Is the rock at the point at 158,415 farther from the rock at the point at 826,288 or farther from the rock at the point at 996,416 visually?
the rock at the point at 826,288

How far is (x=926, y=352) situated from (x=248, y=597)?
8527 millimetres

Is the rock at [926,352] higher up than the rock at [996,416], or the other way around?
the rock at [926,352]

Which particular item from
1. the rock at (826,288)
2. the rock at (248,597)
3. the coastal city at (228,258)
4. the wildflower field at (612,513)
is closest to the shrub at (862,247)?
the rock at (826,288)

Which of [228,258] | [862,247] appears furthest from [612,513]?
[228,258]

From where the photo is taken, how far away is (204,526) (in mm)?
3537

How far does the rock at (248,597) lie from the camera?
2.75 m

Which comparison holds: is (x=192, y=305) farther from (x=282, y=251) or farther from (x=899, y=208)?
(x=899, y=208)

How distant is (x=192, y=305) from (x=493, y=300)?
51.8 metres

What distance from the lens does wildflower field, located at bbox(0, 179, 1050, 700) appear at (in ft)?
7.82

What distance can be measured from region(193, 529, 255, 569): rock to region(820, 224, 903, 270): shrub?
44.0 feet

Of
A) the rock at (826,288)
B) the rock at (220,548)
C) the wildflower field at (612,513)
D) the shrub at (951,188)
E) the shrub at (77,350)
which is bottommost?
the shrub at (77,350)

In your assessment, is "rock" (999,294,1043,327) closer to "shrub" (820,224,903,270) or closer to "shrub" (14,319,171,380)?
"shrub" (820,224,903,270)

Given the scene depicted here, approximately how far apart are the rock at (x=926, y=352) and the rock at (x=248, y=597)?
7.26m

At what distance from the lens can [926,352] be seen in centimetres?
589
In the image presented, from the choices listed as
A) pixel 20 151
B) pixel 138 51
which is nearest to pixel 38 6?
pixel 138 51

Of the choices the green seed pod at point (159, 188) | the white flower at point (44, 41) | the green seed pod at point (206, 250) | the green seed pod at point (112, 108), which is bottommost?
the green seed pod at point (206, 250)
---*---
* **Task to complete**
Retype every record above exactly as written.

* **Solved exercise**
Is the rock at the point at 158,415 farther from the rock at the point at 826,288 or farther from the rock at the point at 996,416 visually?
the rock at the point at 826,288

How far is (x=926, y=352) situated from (x=248, y=597)?
8527 millimetres

Is the rock at [926,352] higher up than the rock at [996,416], or the other way around?
the rock at [926,352]

Which particular item from
1. the rock at (826,288)
2. the rock at (248,597)
3. the coastal city at (228,258)
4. the wildflower field at (612,513)
is closest to the shrub at (862,247)?
the rock at (826,288)

Which of [228,258] | [862,247] appears furthest from [612,513]?
[228,258]

From where the photo is taken, how far away is (204,526) (in mm)?
3537

How far does the rock at (248,597) lie from the camera?
2.75 m

Which comparison holds: is (x=192, y=305) farther from (x=282, y=251) or farther from (x=899, y=208)?
(x=899, y=208)

How distant is (x=192, y=305) from (x=493, y=300)?
51.8 metres

What distance from the lens does wildflower field, located at bbox(0, 179, 1050, 700) appear at (in ft)?
7.82

What distance can be measured from region(193, 529, 255, 569): rock to region(820, 224, 903, 270): shrub?
44.0 feet

Of
A) the rock at (826,288)
B) the rock at (220,548)
C) the wildflower field at (612,513)
D) the shrub at (951,188)
E) the shrub at (77,350)
which is bottommost?
the shrub at (77,350)

In your assessment, is "rock" (999,294,1043,327) closer to "shrub" (820,224,903,270) or closer to "shrub" (14,319,171,380)?
"shrub" (820,224,903,270)

Given the scene depicted here, approximately how far apart are the rock at (x=926, y=352) and the rock at (x=248, y=597)?
7.26m

At what distance from the lens can [926,352] be seen in centimetres?
589
In the image presented, from the choices listed as
A) pixel 20 151
B) pixel 138 51
which is nearest to pixel 38 6?
pixel 138 51

Of the choices the green seed pod at point (159, 188) | the white flower at point (44, 41) | the green seed pod at point (206, 250) | the green seed pod at point (112, 108), which is bottommost?
the green seed pod at point (206, 250)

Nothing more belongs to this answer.